皆さんもサトイモの葉の上で雨粒が水玉になっているを見たことがあると思うが、あの葉っぱの表面は細かい球状の細胞でびっしり覆われていて、これが水をはじいて、葉の表面をコロコロと転がる水玉にしている。これは蓮の葉も同様で「ロータス効果」と呼ぶんだって。
 
このサトイモの葉にある球状の細胞から遺伝子レベルで取り出したモノに細菌の力を使ったバイオ技術を駆使してレインウェア等の表面に同様のものを発生させて撥水を実現しようというわけ。以前からバイクツーリング用のレインウェアには、そこそこのモノを私が使っているのを彼は知っていて意見を聴こうと思ったらしい。
 
それで、バイクツーリングで使用するレインウェアは、フツーの雨合羽に比べ耐水性や透湿性において高いレベルを要求されるけど、やはり表面の撥水加工は半永久的なものではない。
 
なので、時々撥水加工をしたりする必要がある。ところが、よくあるスプレー式の撥水加工だと、最初は勢いよく水をはじくのだが効果の低下が割と早い。また、この撥水加工作業が結構メンドーで、ついついというか、ほとんどできないという人が多いという。もちろん、私もその一人。
 
ところが、これだと半年に1回パッチを張り替えるだけでOKなのだという。しかも、これまたバイオの力で防カビ効果もあるという。で、サトイモの葉っぱがどんなに長雨でも綺麗に水を弾いていられるのは、葉っぱが生きているためで、この技術によって発生した細胞も当然生きている。
 
例えが悪いが、カビが全体にくまなく蔓延っているみたいな状態。実際、顕微鏡で試作品で処理したレインウェア表面を覗かしてもらったが、びっしりと細胞に覆われていた。でも、その細かい細胞の間にはこれまた細かい隙間があるので透湿性も高いそうな。
 
「このパッチを貼れば何でも撥水加工が出来るのか?」って聞いたら今のところ繊維系のものだけしか実用に耐えないとのことだった。

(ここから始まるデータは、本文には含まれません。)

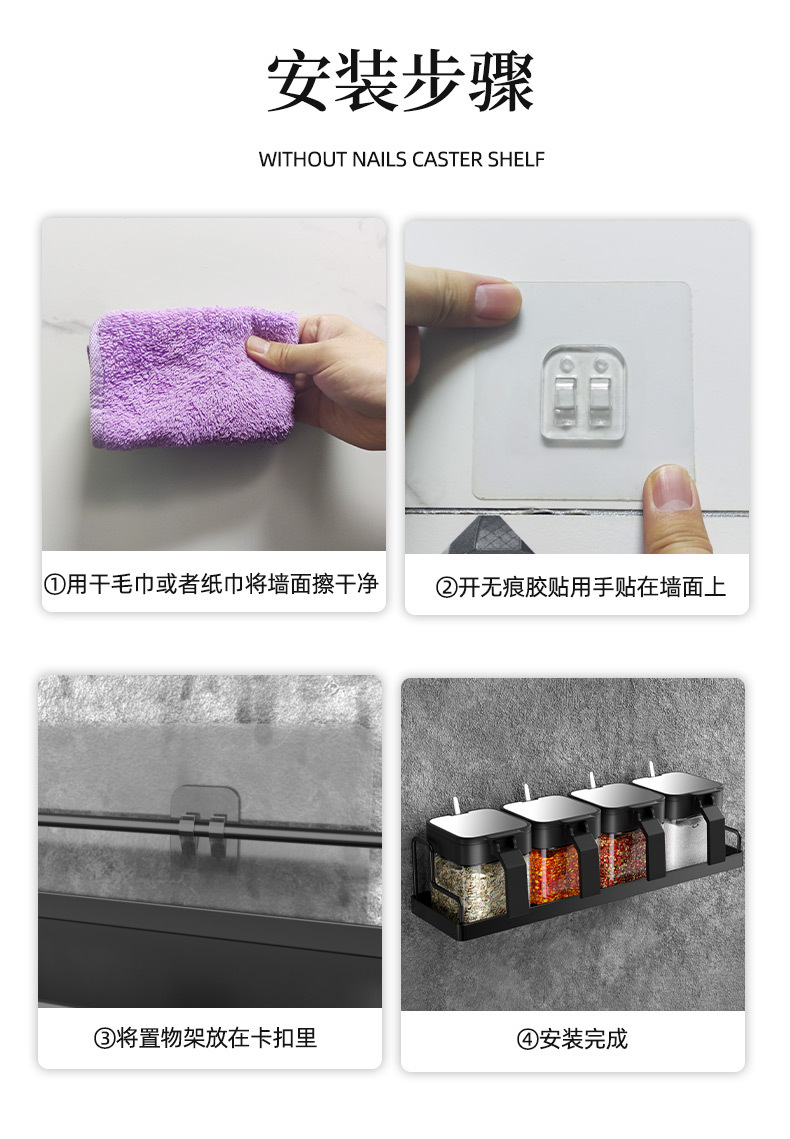 安装步骤

WITHOUT NAILS CASTER SHELF

①用干毛巾或者纸巾将墙面擦干净

②开无痕胶贴用手贴在墙面上

③将置物架放在卡扣里

④安装完成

一個一個の細胞からは植物の根っこみたいなのが伸びていて、無数に伸びたそれが繊維の隙間を通ってガッチリ絡みつきしっかりと定着しているそうな。
 
だから、鉄板やプラスチックみたいなものだと擦れたり、雨が当たる時の力で簡単に細胞が剥がれてしまうとのことだった。
 
レインウェアだけでなく、テントのフライシートやタープ等繊維系のものならパッチを貼るだけで簡単に撥水加工ができ、将来的は色々な物に応用できそうである。サスガ、博士だけはある。同級生としてハナタカダカな気分にさせられた一時だった。
 
実用化にはコスト面や安全性の確認などクリアしないといけない課題がいくつかあるとのことだったが、モノとしてはかなりイケてると思う。友達のよしみで実験台になって実際に使ってみることになり、その撥水パッチなるものを2枚もらってきた。
 
これで雨降りのツーリングが楽しみになってきた。